As financial advisors, we know that gift-giving and financial support can have negative consequences. Part of our job as planners is to help our clients understand them. Whether it’s the impact on their own finances or the message it sends to the recipient, it’s essential that we guide our clients to the best financial choices.
What I’m Telling My Clients
It can feel tricky to think about how much or whether to give to loved ones. However, here are some baseline steps I tell my clients when they are considering this issue:
1. Do Your Financial Projections
Given your resources and expected cost of living, how’s it looking for retirement? Meaning, without financially supporting your loved ones, is your money likely to last as long as you do? This is where you have to start and work from.
2. Think About What Level of Support Could be Meaningful
Would a one-time gift make a significant difference, or would we be talking about a sustained period of time? $5k or $50k? Then plug those hypotheticals into your projections from above. What’s the potential impact? This can help to set your limits.
3. Open the Conversation
The type of conversation you have will vary depending on who you are talking to.
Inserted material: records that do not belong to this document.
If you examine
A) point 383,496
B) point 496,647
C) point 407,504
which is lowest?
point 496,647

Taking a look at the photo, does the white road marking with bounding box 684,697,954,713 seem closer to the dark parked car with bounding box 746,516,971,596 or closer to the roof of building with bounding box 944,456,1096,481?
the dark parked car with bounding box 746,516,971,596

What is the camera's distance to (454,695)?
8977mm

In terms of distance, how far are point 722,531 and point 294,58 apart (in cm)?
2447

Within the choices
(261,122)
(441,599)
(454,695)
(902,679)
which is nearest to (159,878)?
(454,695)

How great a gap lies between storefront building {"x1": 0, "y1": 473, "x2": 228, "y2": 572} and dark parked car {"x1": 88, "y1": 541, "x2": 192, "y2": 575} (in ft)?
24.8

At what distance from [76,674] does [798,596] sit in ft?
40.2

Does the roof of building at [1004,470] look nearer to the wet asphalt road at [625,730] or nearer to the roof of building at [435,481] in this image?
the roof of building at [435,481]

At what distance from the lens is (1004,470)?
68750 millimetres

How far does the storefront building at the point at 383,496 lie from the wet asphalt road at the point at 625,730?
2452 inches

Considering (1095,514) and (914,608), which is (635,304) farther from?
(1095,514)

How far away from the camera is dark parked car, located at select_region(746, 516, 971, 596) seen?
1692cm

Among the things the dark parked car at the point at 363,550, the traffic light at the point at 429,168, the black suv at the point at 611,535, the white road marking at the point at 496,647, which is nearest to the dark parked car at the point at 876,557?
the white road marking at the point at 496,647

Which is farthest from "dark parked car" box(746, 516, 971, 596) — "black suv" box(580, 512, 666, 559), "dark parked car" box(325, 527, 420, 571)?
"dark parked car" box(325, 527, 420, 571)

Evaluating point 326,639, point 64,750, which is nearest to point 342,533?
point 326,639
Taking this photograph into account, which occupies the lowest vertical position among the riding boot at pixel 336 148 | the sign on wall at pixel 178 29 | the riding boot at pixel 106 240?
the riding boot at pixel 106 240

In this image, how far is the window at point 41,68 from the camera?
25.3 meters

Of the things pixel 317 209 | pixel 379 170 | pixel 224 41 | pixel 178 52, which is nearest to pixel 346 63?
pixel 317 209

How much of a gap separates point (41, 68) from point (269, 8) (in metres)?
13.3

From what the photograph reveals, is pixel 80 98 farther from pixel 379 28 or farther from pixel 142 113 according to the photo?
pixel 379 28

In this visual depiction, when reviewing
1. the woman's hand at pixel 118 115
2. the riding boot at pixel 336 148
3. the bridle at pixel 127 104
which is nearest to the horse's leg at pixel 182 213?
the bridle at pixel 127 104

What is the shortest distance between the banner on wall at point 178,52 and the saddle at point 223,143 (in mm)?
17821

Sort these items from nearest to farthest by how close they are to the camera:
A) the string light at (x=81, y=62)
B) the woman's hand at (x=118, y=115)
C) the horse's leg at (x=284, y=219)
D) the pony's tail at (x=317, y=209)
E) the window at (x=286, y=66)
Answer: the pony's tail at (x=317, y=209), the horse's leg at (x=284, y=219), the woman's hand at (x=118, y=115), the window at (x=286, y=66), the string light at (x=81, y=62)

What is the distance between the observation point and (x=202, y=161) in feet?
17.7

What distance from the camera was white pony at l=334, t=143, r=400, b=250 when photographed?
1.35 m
Regardless, opening up conversations about finances in a respectful and appropriate way can be beneficial. For example, it’s possible that even a smaller gift than you think could be impactful and greatly appreciated. Are there other meaningful ways you can help outside of giving a financial gift?
Example Scenarios
Let’s take a real-life scenario. I recently told a woman that she can make annual gifts to her adult daughters, but it should be reevaluated periodically. If she experiences low investment returns and/or higher-than-anticipated costs, she may need to cut back. She was perfectly OK with that.
Another woman feels obligated to support her mother, but really doesn’t have the means. We talked about other ways she could help without writing a check, like researching community services, helping her mom understand Medicare and Medicaid, and connecting her with local groups. Those actions could be much more impactful (and sustainable!) than sending a couple of thousand dollars.
The Bottom Line
In the end, it’s very important to our loved ones that we ourselves be financially stable and resilient. They likely don’t want us to end up couch-surfing at their home. So, it’s not selfish to put our own retirement finances first. By taking the necessary steps to evaluate if it’s worth giving a gift, you can feel confident in whatever choice you make.